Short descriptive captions
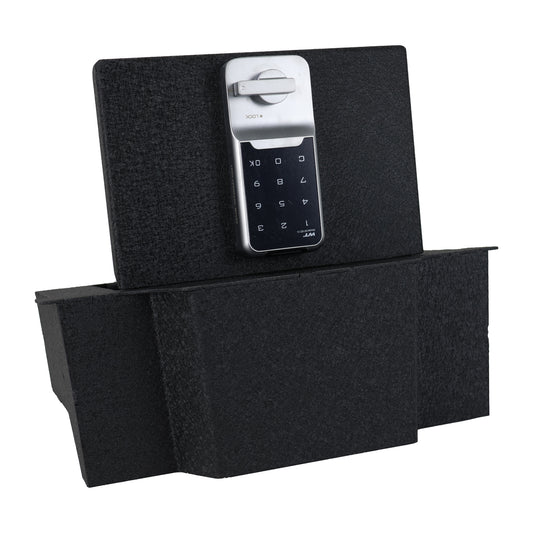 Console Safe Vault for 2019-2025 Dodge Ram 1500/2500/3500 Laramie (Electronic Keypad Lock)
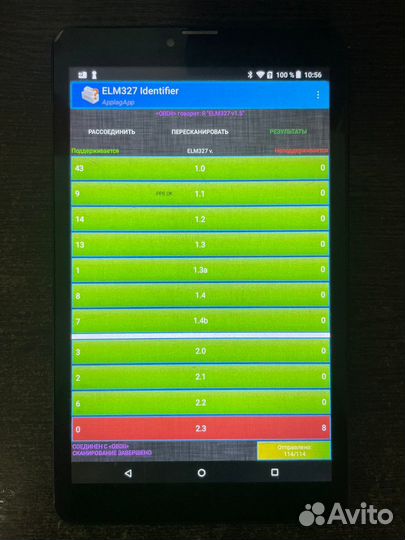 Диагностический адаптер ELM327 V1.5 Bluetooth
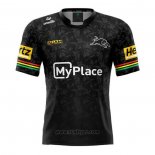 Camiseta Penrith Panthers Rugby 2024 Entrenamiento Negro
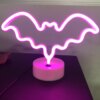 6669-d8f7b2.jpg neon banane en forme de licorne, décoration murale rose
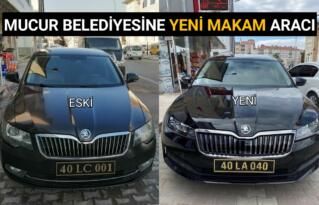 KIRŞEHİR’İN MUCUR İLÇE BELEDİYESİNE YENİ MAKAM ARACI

WORK INSTRUCTIONS
Lay out each line of text from the material above as a JSON list of strings, one string per line, skipping any blank lines and leaving out the pictures.

ANSWER BOX
[
  " Console Safe Vault for 2019-2025 Dodge Ram 1500/2500/3500 Laramie (Electronic Keypad Lock)",
  " Диагностический адаптер ELM327 V1.5 Bluetooth",
  " Camiseta Penrith Panthers Rugby 2024 Entrenamiento Negro",
  " 6669-d8f7b2.jpg neon banane en forme de licorne, décoration murale rose",
  " KIRŞEHİR’İN MUCUR İLÇE BELEDİYESİNE YENİ MAKAM ARACI"
]